[What you will do]
For this exercise, restate every line below word for word and drop the images.

[Data entries]

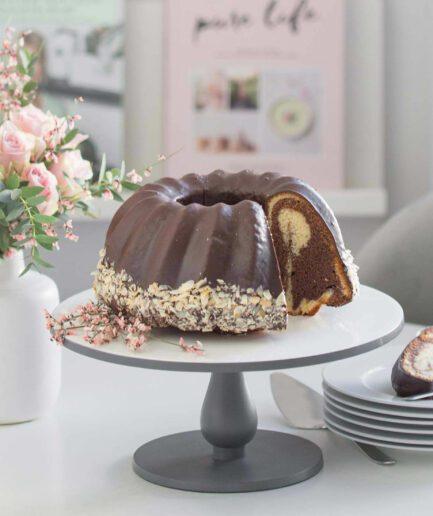 Kuchenständer aus Emaille in Schwarz und Weiß, das durch sein klares Design und hochwertige Qualität überzeugt. Entdecke die Tortenständer von Be Home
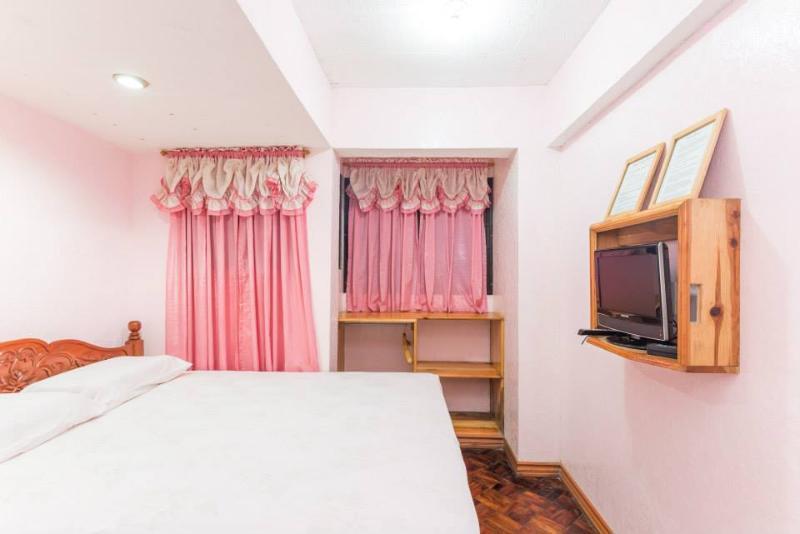 Tiptop Unit 102 – Queen room with ensuite bathroom – sleeps 2, alquiler vacacional en Benguet Province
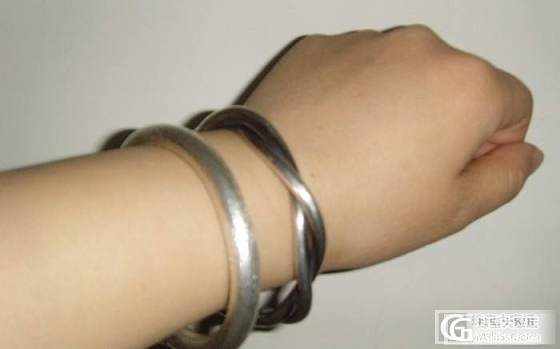 (新上手照)周记珍珠链和俺的复古两股绞丝,很是给力呢!_手镯手链银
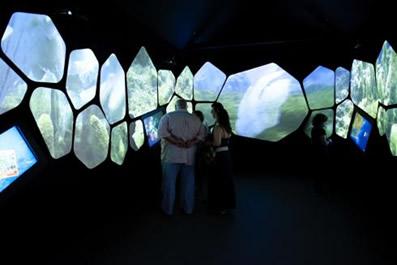 Os visitantes interagem nas telas interativas da exposição imersiva concebida pelo Projeto Coral Vivo. (Créditos: Agência Petrobras / Marcelo Vallin)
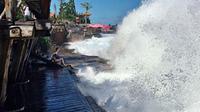 Inilah dua video yang merekam bagaimana kedahsyatan dua gelombang raksasa yang menghantam tempat wisata di Bali.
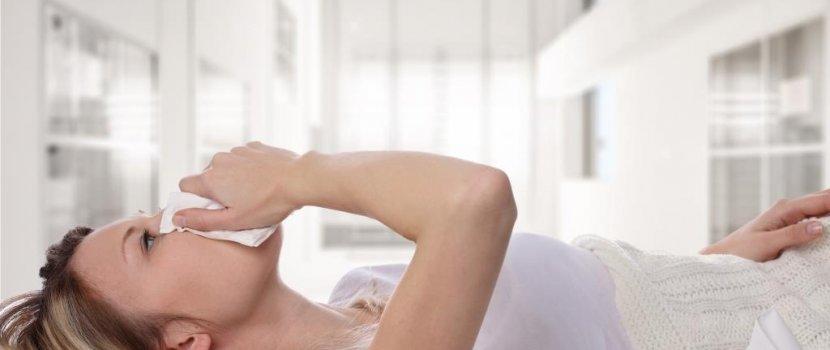 vörös foltok jelentek meg a gyomorban a férfiaknál vörös folt a fejbőr kezelésén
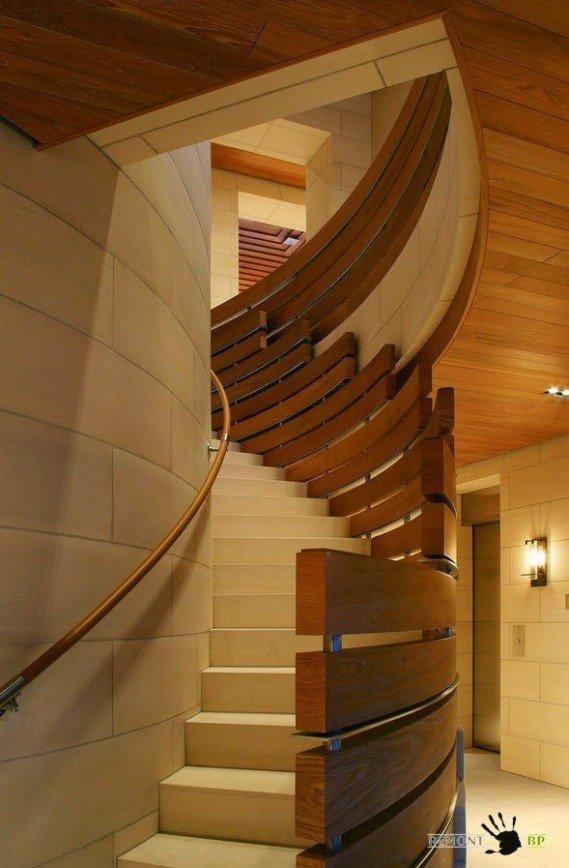 Лестницы, лестничные марши, лестницы к магазинам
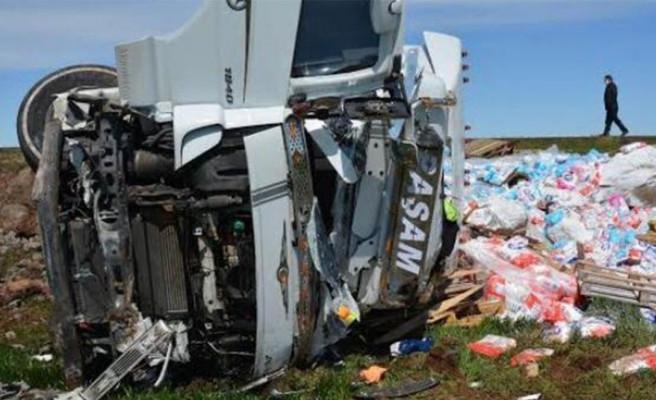 Şanlıurfa'da TIR kazası: 1 ölü, 1 yaralı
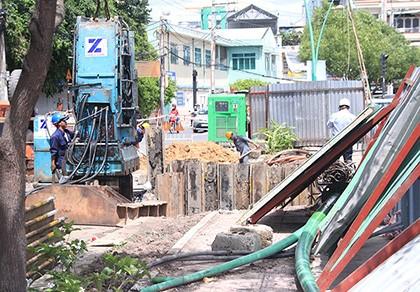 Khẩn trương khắc phục hố tử thần ven kênh Nhiêu Lộc - Thị Nghè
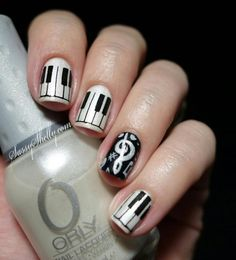 piano nail art | Tonight I have pianos and music notes.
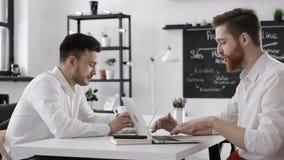Reunión de la discusión del hombre de negocios para trabajar o el planeamiento acertado en oficina almacen de video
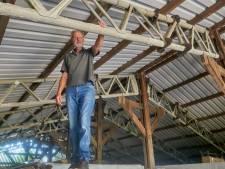 Geen geallieerde vliegtuigspanten. Maar wat zit er dan   onder het dak van Fridtjof's schuur?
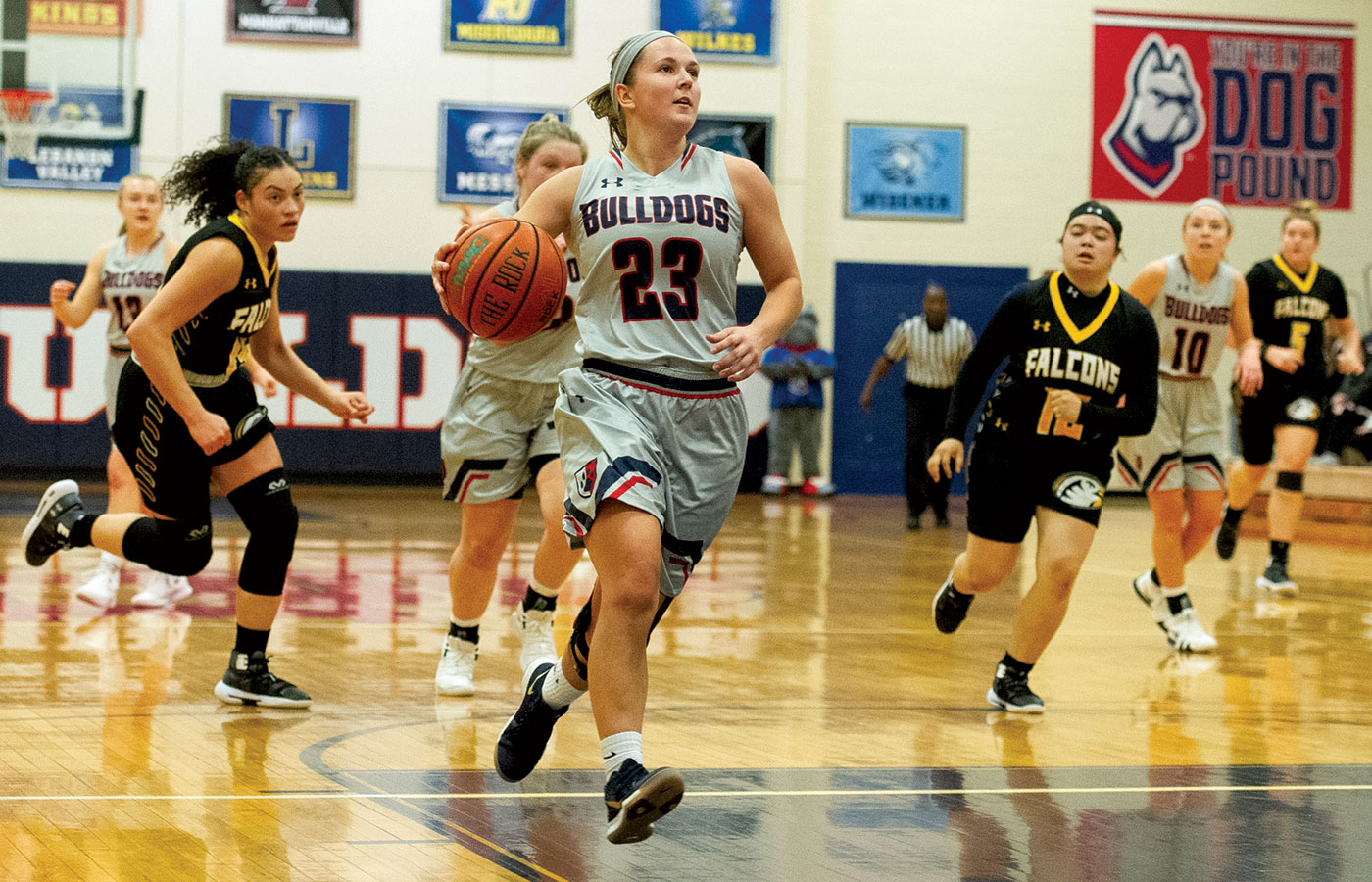 Leandra Sterner scored 21 points against the Falcons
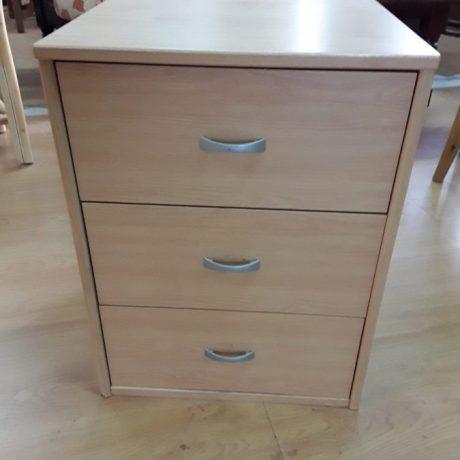 (12) (CK10012) Set Of Drawers.45cm Wide,45cm Deep,60cm High.20.00 euros.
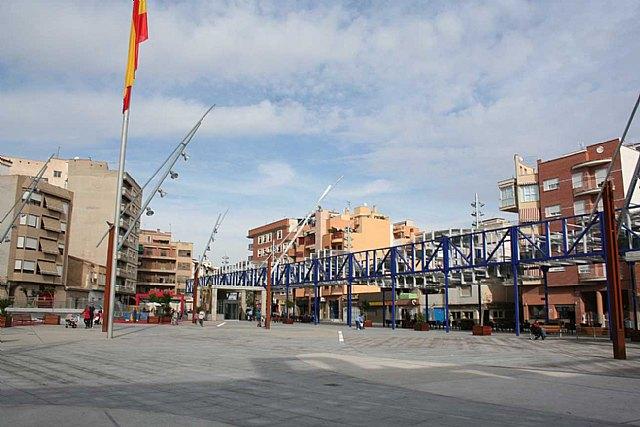 La plaza de Adolfo Suárez acogerá  mañana sábado las actividades con motivo del Día Internacional del Migrante - 1, Foto 1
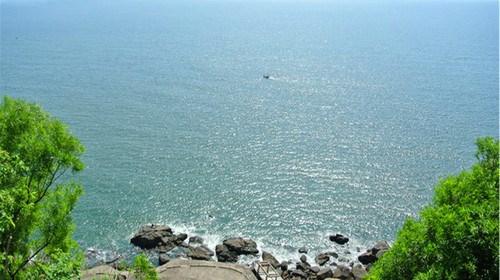 【阳江】<阳江闸坡海陵岛海滩直通车2日游>入住山海湾假日酒店标准双床房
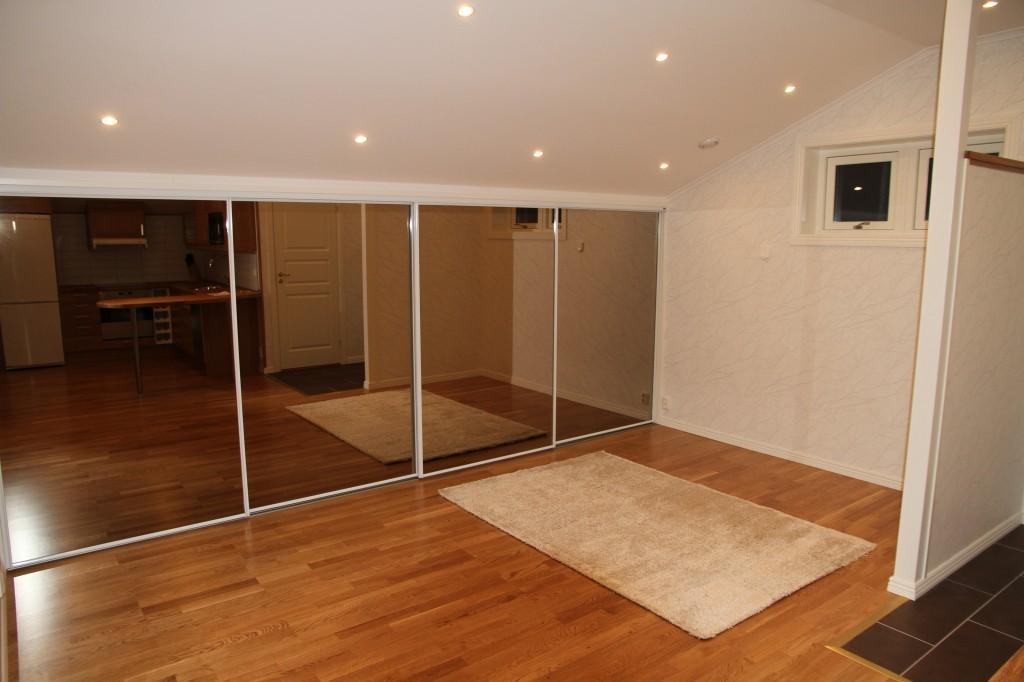 Byggnation av dubbelgarage och lägenhet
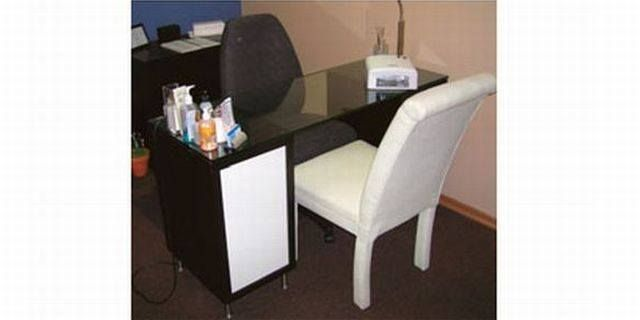 Diy Manicure Table Manicure Table Diy Manicure Nail Salon Decor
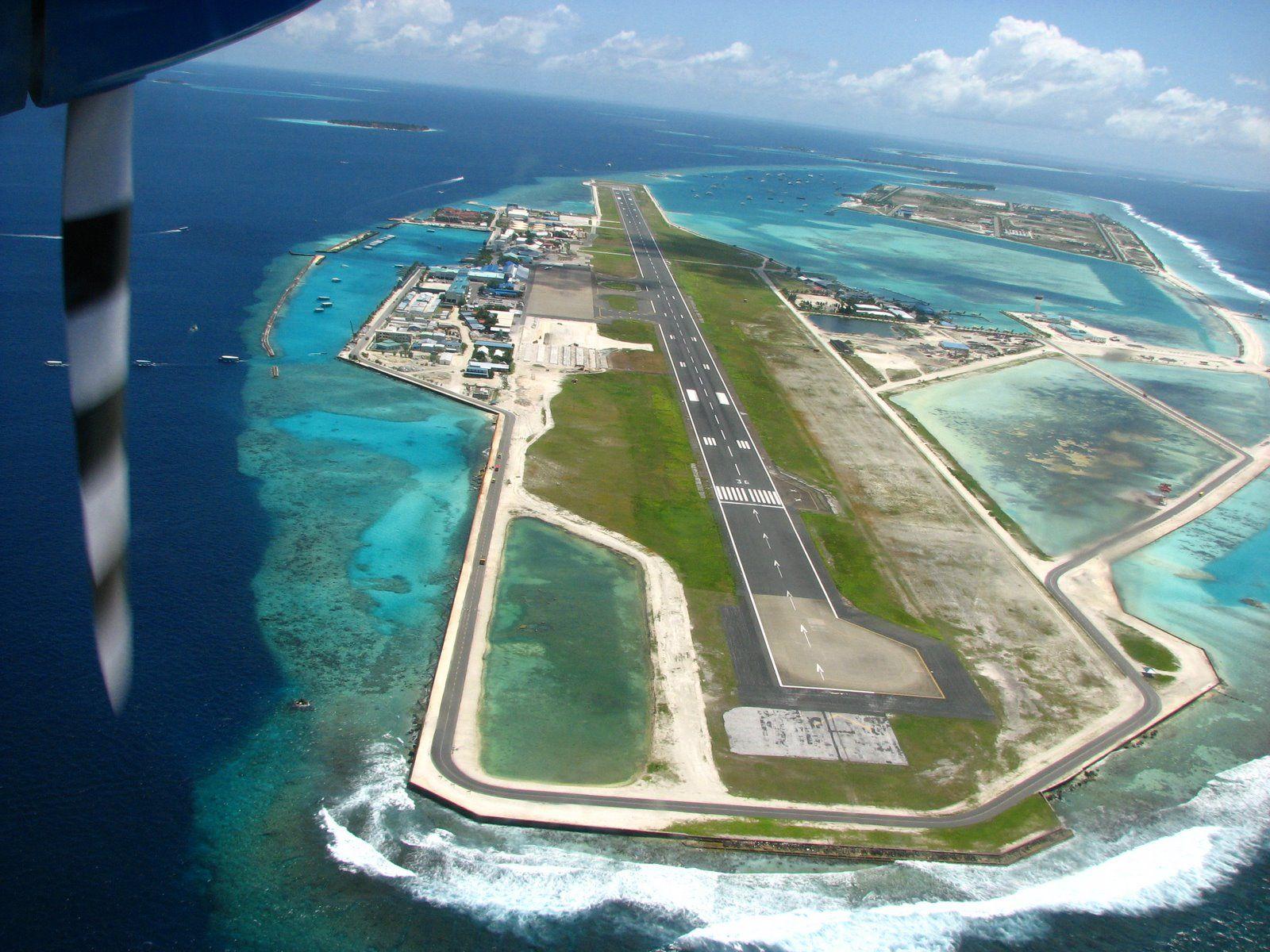 Aeroporto Male Maldive : Malé international airport male international airport is on an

[Task answer]
 Kuchenständer aus Emaille in Schwarz und Weiß, das durch sein klares Design und hochwertige Qualität überzeugt. Entdecke die Tortenständer von Be Home
 Tiptop Unit 102 – Queen room with ensuite bathroom – sleeps 2, alquiler vacacional en Benguet Province
 (新上手照)周记珍珠链和俺的复古两股绞丝,很是给力呢!_手镯手链银
 Os visitantes interagem nas telas interativas da exposição imersiva concebida pelo Projeto Coral Vivo. (Créditos: Agência Petrobras / Marcelo Vallin)
 Inilah dua video yang merekam bagaimana kedahsyatan dua gelombang raksasa yang menghantam tempat wisata di Bali.
 vörös foltok jelentek meg a gyomorban a férfiaknál vörös folt a fejbőr kezelésén
 Лестницы, лестничные марши, лестницы к магазинам
 Şanlıurfa'da TIR kazası: 1 ölü, 1 yaralı
 Khẩn trương khắc phục hố tử thần ven kênh Nhiêu Lộc - Thị Nghè
 piano nail art | Tonight I have pianos and music notes.
Reunión de la discusión del hombre de negocios para trabajar o el planeamiento acertado en oficina almacen de video
 Geen geallieerde vliegtuigspanten. Maar wat zit er dan   onder het dak van Fridtjof's schuur?
 Leandra Sterner scored 21 points against the Falcons
 (12) (CK10012) Set Of Drawers.45cm Wide,45cm Deep,60cm High.20.00 euros.
 La plaza de Adolfo Suárez acogerá  mañana sábado las actividades con motivo del Día Internacional del Migrante - 1, Foto 1
 【阳江】<阳江闸坡海陵岛海滩直通车2日游>入住山海湾假日酒店标准双床房
 Byggnation av dubbelgarage och lägenhet
 Diy Manicure Table Manicure Table Diy Manicure Nail Salon Decor
 Aeroporto Male Maldive : Malé international airport male international airport is on an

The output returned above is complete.